◆ **REQUIRED ACTION**:
Quote the records below word for word, please, from the very first line through the one that contains "common name: american black bear", and nothing beyond it.
►
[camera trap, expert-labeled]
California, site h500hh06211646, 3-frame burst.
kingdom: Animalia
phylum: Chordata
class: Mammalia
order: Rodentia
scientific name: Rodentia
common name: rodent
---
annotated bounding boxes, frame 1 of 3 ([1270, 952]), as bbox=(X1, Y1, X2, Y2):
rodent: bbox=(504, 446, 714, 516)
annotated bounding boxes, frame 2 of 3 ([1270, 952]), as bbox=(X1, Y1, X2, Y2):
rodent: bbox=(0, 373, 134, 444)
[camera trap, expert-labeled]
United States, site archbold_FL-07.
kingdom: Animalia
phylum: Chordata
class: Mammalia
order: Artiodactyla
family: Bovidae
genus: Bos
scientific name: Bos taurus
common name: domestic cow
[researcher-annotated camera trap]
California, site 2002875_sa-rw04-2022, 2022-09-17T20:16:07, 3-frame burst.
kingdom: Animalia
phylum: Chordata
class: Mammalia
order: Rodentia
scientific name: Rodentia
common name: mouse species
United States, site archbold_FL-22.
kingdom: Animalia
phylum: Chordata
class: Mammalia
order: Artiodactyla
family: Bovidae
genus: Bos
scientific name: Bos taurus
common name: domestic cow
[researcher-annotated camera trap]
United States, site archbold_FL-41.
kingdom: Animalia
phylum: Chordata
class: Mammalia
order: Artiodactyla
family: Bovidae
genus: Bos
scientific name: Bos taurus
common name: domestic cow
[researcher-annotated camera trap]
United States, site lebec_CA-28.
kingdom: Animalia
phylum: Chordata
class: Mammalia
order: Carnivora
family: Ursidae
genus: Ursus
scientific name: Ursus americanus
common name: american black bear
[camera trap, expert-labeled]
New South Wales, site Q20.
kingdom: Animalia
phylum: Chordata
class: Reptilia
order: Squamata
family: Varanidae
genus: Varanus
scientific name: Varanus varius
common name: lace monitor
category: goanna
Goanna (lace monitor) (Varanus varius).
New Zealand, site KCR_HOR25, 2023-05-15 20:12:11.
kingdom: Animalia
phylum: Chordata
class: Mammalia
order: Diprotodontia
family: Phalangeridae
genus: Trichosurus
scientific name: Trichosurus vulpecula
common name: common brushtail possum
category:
◄
◆ **COMPLETED EXERCISE**:
[camera trap, expert-labeled]
California, site h500hh06211646, 3-frame burst.
kingdom: Animalia
phylum: Chordata
class: Mammalia
order: Rodentia
scientific name: Rodentia
common name: rodent
---
annotated bounding boxes, frame 1 of 3 ([1270, 952]), as bbox=(X1, Y1, X2, Y2):
rodent: bbox=(504, 446, 714, 516)
annotated bounding boxes, frame 2 of 3 ([1270, 952]), as bbox=(X1, Y1, X2, Y2):
rodent: bbox=(0, 373, 134, 444)
[camera trap, expert-labeled]
United States, site archbold_FL-07.
kingdom: Animalia
phylum: Chordata
class: Mammalia
order: Artiodactyla
family: Bovidae
genus: Bos
scientific name: Bos taurus
common name: domestic cow
[researcher-annotated camera trap]
California, site 2002875_sa-rw04-2022, 2022-09-17T20:16:07, 3-frame burst.
kingdom: Animalia
phylum: Chordata
class: Mammalia
order: Rodentia
scientific name: Rodentia
common name: mouse species
United States, site archbold_FL-22.
kingdom: Animalia
phylum: Chordata
class: Mammalia
order: Artiodactyla
family: Bovidae
genus: Bos
scientific name: Bos taurus
common name: domestic cow
[researcher-annotated camera trap]
United States, site archbold_FL-41.
kingdom: Animalia
phylum: Chordata
class: Mammalia
order: Artiodactyla
family: Bovidae
genus: Bos
scientific name: Bos taurus
common name: domestic cow
[researcher-annotated camera trap]
United States, site lebec_CA-28.
kingdom: Animalia
phylum: Chordata
class: Mammalia
order: Carnivora
family: Ursidae
genus: Ursus
scientific name: Ursus americanus
common name: american black bear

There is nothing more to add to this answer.